→ **EXERCISE BRIEF**: Reproduce verbatim all of the data given below, but do not carry over the images.

*** DATA FOR ANALYSIS ***

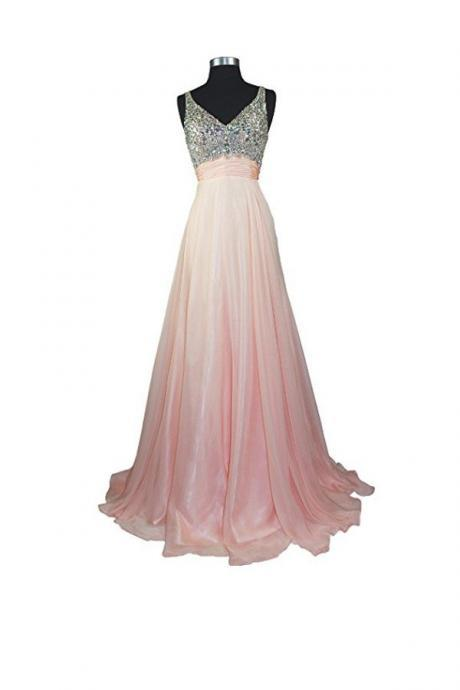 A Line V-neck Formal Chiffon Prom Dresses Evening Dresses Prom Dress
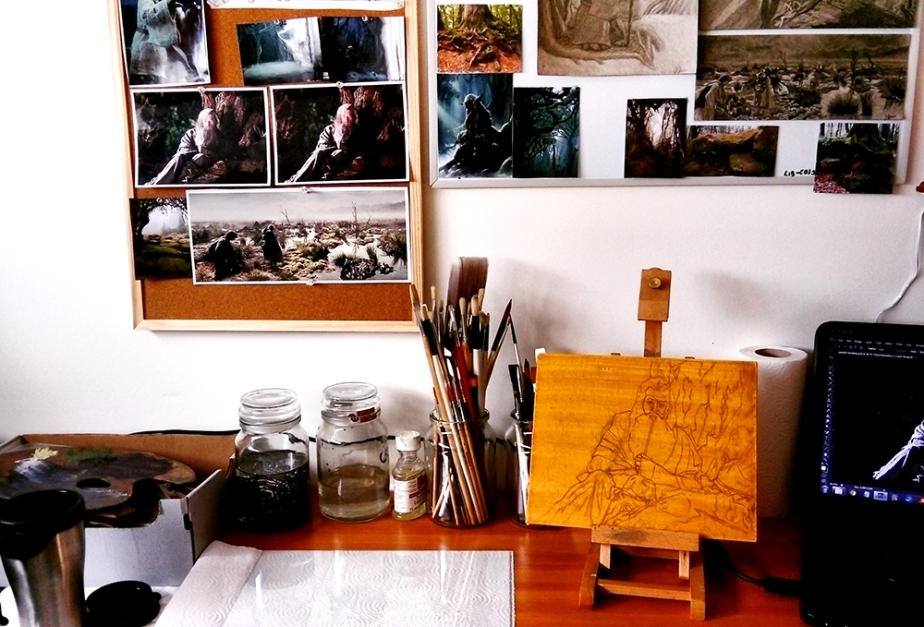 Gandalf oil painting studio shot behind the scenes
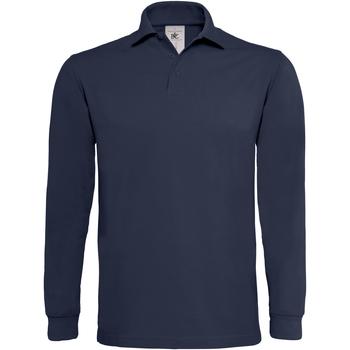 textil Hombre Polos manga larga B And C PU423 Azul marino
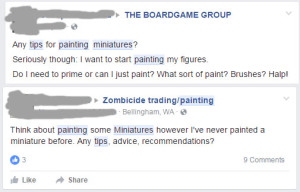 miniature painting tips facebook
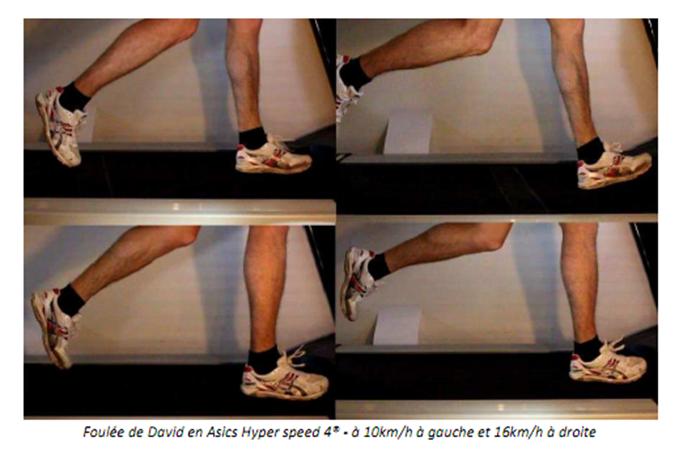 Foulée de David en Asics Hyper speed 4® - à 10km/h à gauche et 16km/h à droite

***

→ **ANSWER BOX**:
 A Line V-neck Formal Chiffon Prom Dresses Evening Dresses Prom Dress
 Gandalf oil painting studio shot behind the scenes
 textil Hombre Polos manga larga B And C PU423 Azul marino
 miniature painting tips facebook
 Foulée de David en Asics Hyper speed 4® - à 10km/h à gauche et 16km/h à droite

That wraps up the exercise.